Section 12.17. Piecewise Matching

12.17. Piecewise Matching

Tokenize input using the /gc flag.

The typical approach to breaking an input string into individual tokens is to "nibble" at it, repeatedly biting off the start of the input string with successive substitutions:

     while (length $input > 0) {         if ($input =~ s{\A ($KEYWORD)}{}xms) {             my $keyword = $1;             push @tokens, start_cmd($keyword);         }         elsif ($input =~ s{\A ($IDENT)}{}xms) {             my $ident = $1;             push @tokens, make_ident($ident);         }         elsif ($input =~ s{\A ($BLOCK)}{}xms) {             my $block = $1;             push @tokens, make_block($block);         }         else {             my ($context) = $input =~ m/ \A ([^\n]*) /xms;             croak "Error near: $context";         }     }

But this approach requires a modification to the $input string on every successful match, which makes it expensive to start with, and then causes it to scale badly as well. Nibbling away at strings is slow and gets slower as the strings get bigger.

In Perl 5.004 and later, there's a much better way to use regexes for tokenizing an input: you can just "walk" the string, using the /gc flag. The /gc flag tells a regex to track where each successful match finishes matching. You can then access that "end-of-the-last-match" position via the built-in pos( ) function. There is also a \G metacharacter, which is a positional anchor, just like \A is. However, whereas \A tells the regex to match only at the start of the string, \G tells it to match only where the previous successful /gc match finished. If no previous /gc match was successful, \G acts like a \A and matches only at the start of the string.

All of which means that, instead of using a regex substitution to lop each token off the start of the string (s{\A...}{}), you can simply use a regex match to start looking for the next token at the point where the previous token match finished (m{\G...}gc).

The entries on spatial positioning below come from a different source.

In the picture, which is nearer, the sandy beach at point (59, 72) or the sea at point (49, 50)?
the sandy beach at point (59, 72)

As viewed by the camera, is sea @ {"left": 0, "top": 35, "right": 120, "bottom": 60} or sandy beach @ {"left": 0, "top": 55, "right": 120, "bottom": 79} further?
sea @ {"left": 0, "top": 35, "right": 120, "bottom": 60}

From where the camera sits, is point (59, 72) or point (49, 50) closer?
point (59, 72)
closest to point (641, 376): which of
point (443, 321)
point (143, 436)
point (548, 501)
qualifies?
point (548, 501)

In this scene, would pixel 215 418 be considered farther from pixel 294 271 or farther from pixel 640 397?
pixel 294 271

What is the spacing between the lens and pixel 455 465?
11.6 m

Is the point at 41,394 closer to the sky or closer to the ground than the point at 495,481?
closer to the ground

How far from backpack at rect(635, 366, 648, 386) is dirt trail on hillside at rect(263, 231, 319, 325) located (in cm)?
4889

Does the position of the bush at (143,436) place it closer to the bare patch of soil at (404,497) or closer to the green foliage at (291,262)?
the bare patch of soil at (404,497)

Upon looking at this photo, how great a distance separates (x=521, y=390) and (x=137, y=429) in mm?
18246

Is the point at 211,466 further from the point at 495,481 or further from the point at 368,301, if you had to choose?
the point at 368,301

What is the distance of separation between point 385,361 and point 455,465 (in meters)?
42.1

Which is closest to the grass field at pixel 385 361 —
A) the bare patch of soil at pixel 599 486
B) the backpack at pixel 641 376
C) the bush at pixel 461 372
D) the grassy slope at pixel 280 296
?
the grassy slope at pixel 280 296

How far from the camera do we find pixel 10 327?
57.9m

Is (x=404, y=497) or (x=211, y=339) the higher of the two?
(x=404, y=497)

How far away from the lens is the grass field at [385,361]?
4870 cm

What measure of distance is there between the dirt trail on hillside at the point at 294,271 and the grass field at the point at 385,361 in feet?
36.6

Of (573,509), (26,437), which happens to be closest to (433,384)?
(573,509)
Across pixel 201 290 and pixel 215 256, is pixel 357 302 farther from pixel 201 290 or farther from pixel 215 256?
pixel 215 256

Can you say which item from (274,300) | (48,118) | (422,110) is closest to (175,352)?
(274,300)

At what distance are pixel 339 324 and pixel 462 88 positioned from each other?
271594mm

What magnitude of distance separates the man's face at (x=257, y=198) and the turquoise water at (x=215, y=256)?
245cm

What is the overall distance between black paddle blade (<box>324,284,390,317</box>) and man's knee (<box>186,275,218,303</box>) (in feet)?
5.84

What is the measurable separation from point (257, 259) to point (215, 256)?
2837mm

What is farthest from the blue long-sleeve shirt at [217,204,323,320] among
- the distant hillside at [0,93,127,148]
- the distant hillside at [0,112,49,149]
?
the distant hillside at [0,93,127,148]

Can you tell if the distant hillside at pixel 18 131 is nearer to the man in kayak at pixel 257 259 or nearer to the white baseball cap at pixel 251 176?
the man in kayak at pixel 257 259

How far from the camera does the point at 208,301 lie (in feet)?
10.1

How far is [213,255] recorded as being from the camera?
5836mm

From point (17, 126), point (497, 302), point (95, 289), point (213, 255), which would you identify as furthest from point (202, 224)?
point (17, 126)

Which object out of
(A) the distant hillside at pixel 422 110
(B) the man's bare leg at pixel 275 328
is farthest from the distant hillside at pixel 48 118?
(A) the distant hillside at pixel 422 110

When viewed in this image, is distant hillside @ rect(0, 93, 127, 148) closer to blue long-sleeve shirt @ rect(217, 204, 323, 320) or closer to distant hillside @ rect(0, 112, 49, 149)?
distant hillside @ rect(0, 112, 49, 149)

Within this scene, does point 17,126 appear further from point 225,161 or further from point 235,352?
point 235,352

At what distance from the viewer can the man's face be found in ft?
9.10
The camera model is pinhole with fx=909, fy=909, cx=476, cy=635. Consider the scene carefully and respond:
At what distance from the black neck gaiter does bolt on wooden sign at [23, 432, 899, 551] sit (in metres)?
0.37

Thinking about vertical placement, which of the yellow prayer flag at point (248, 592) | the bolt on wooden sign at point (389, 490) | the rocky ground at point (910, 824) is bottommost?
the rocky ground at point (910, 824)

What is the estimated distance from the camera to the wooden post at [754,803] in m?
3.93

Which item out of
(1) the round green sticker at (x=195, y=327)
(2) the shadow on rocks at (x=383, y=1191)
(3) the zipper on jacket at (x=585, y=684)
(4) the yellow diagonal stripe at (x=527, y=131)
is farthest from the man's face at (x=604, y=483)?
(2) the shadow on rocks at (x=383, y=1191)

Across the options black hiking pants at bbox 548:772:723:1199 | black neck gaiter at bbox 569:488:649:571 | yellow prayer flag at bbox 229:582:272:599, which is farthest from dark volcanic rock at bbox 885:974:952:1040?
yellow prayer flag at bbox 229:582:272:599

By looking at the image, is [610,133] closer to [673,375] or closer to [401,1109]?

So the previous tokenizer could be rewritten more efficiently as:

           # Reset the matching position of $input to the beginning of the string...
     pos $input = 0;     # ...and continue until the matching position is past the last character...
     while (pos $input < length $input) {         if ($input =~ m{ \G ($KEYWORD) }gcxms) {             my $keyword = $1;             push @tokens, start_cmd($keyword);         }         elsif ($input =~ m{ \G ( $IDENT) }gcxms) {             my $ident = $1;             push @tokens, make_ident($ident);         }         elsif ($input =~ m{ \G ($BLOCK) }gcxms) {             my $block = $1;             push @tokens, make_block($block);         }         else {             $input =~ m/ \G ([^\n]*) /gcxms;             my $context = $1;             croak "Error near: $context";         }     }

Of course, because this style of parsing inevitably spawns a series of cascaded if statements that all feed the same @tokens array, it's even better practice to use the ternary operator and create a "parsing table" (see "Tabular Ternaries" in Chapter 6):

      while (pos $input < length $input) {         push @tokens,  (                             # For token type...      #  Build token...
                  $input =~ m{ \G ($KEYWORD) }gcxms  ?  start_cmd($1)                : $input =~ m{ \G ( $IDENT ) }gcxms  ?  make_ident($1)                : $input =~ m{ \G ( $BLOCK ) }gcxms  ?  make_block($1)                : $input =~ m{ \G ( [^\n]* ) }gcxms  ?  croak "Error near:$1"                :                                       die 'Internal error'         );     }

Note that these examples don't use direct list capturing to rename the capture variables (as recommended in the preceding guideline). Instead they pass $1 into a token-constructing subroutine immediately after the match. That's because a list capture would cause the regex to match in list context, which would force the /g component of the flag to incorrectly match every occurrence of the pattern, rather than just the next one.